Dubrovnik, Croatia, is a gorgeous city along the Adriatic coast, known for its marble streets, turquoise waters and beautiful Renaissance architecture. With friendly locals, succulent, fresh seafood from one of the many cafes dotted by the seaports, and great nightlife, Dubrovnik has something for everyone, and exploring the city with its surrounding islands is usually on the top of the list on a visit to Croatia. Below are ten things, in no particular order, which cannot be missed.
1. Walk the City Wall
One of the most striking features of Dubrovnik, and one of the first things you should do when visiting the city, is walk along the imposing two kilometre 10th Century wall, built to protect the citizens of the town. The walk takes about an hour, and from here you can view people below weaving through the narrow streets, as well as see the new terracotta tiles of the roofs alongside the older, red tiles – a reminder of the devastation inflicted there in 1992.
2. Try the Delicious Seafood
Fresh fish and seafood are a local delicacy in this Adriatic city. Succulent mussels, grilled squid dripping in garlic-infused olive oil and traditional fish recipes passed on from Dubrovnik fishermen are all must-have items on the menu, perfect for washing down with a glass of wine. Many of the city’s restaurants and cafes overlook the sea and the ports, and make for a very pleasant evening.
3. Go kayaking
The sea is crystal clear and clean, with a turquoise twist, and perfect for taking a kayak and exploring one of the many secluded caves alongside the majestic city walls. If kayaking is not for you, then a simple swim in one of the shallow coves is a must.
4. Attend the summer festival
The Dubrovnik summer festival is a 45-day cultural event in July with musical concerts at night and live plays hosted on many stages, such as the prestigious ‘Hamlet’. It is a fun and lively event that keeps the old town young during the summer months.
5. Take a boat trip to Cavtat
Cavtat is a pretty little village and harbour to the south of Dubrovnik. It is a quiet retreat away from the busier nearby city, and a ferry will take you straight there for around £7. With beautiful roof top restaurants overlooking the harbour and serving fresh fish, private swimming bays and bicycles that can be hired for a ride amongst the serene surroundings, Cavtat is perfect for those who want to do things in a slower-paced way. If you enjoy art, do not miss the Vlaho Bukovac Art Gallery.
6. Go souvenir shopping
Souvenir shopping seems to be one of the most popular things to do in Dubrovnik. In the old town, many a shop selling silver jewellery and embroidered items such as tablecloths welcome you on each side of the narrow streets.

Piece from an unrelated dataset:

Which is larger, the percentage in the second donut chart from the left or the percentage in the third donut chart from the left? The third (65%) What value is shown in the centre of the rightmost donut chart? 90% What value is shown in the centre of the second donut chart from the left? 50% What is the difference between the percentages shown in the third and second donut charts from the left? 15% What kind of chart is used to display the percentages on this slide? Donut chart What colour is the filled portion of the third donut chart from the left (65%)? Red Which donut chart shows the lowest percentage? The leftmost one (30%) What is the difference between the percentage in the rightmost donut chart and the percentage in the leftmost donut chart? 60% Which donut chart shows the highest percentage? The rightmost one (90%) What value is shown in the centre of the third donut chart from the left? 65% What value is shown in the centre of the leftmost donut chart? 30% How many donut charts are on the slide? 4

7. Experience live music in Stradun
The old town of Dubrovnik hosts most of the lively nightlife and entertainment, with plenty of opportunities to hear live music. Stradun is a popular street where most of the locals go, and the soaring temperatures that can be felt during the day here in the summer months, often remain as the night begins.
8. Take the cable car
The new cable car takes 4 minutes to get to an altitude of 405 metres, and once at the top, panoramic views of the old town and the surrounding walls of Dubrovnik can be seen. The view is breath-taking, and although the ride is a little scary at first, it is worth it at the top!
9. Detour to Montenegro
A day trip or two is often a nice idea if you are in Dubrovnik, as countries such as Bosnia and Montenegro are nearby and well worth a visit. I took a trip to Montenegro, the tiny, undiscovered secret of a country, with beautiful beaches, soaring, rugged mountains and vast lakes. A visit to the man-made island of Gospa od Skrpjela in the Bay of Risan is a must-see. The island was built when people started piling up shipwrecked material on the cliff, and on the island are interesting archaeological exhibits and paintings of ancient ships.
10. Go island-hopping
Dubrovnik is surrounded by the Elafiti Islands – islands housing little fishing villages and summer houses owned by the locals of the city. Sandy beaches and tranquil seas are what lure tourists here, year after year, and there are many different islands to choose from. Island Sipan is the largest of the Elafiti Islands, and as with Cavtat, hiring a bicycle is a great way to explore the vineyards, castles and olive groves of this tucked away gem in the middle of the Adriatic Sea.